EXERCISE OBJECTIVE = Set down the rows from the line that contains "What distance from" through the line that contains "What is the measured", repeating each line as it appears.

RECORD EXTRACTS =
-----

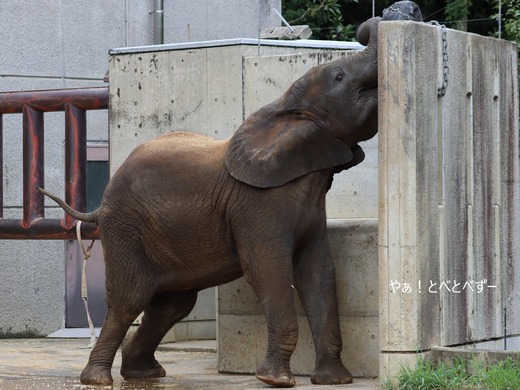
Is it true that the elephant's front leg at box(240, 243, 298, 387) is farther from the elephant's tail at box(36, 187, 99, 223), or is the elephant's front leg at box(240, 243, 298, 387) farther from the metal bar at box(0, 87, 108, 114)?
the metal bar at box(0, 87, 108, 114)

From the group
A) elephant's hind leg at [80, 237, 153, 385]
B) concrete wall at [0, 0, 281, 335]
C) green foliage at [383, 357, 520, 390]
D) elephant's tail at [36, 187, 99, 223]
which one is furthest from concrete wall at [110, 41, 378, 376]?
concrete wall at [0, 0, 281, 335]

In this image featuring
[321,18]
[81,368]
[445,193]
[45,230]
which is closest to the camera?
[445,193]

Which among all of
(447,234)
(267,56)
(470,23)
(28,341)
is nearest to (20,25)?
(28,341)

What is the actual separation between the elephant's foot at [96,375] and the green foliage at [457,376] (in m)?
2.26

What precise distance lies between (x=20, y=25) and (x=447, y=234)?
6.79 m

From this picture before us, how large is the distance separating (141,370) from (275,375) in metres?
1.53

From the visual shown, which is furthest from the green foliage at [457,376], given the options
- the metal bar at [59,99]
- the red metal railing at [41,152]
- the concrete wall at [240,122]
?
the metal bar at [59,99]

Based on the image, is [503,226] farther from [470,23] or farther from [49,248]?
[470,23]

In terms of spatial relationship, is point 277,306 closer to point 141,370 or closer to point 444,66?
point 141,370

-----

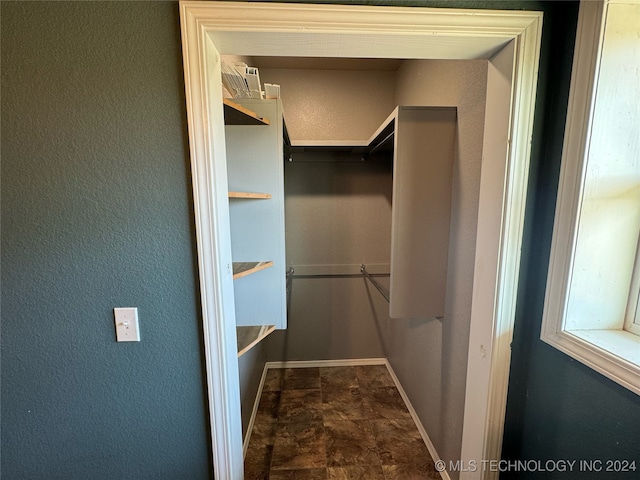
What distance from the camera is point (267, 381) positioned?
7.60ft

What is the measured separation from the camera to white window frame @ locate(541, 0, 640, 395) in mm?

-----

ANSWER TO THIS EXERCISE =
What distance from the camera is point (267, 381) positioned?
7.60ft

What is the measured separation from the camera to white window frame @ locate(541, 0, 640, 395) in mm?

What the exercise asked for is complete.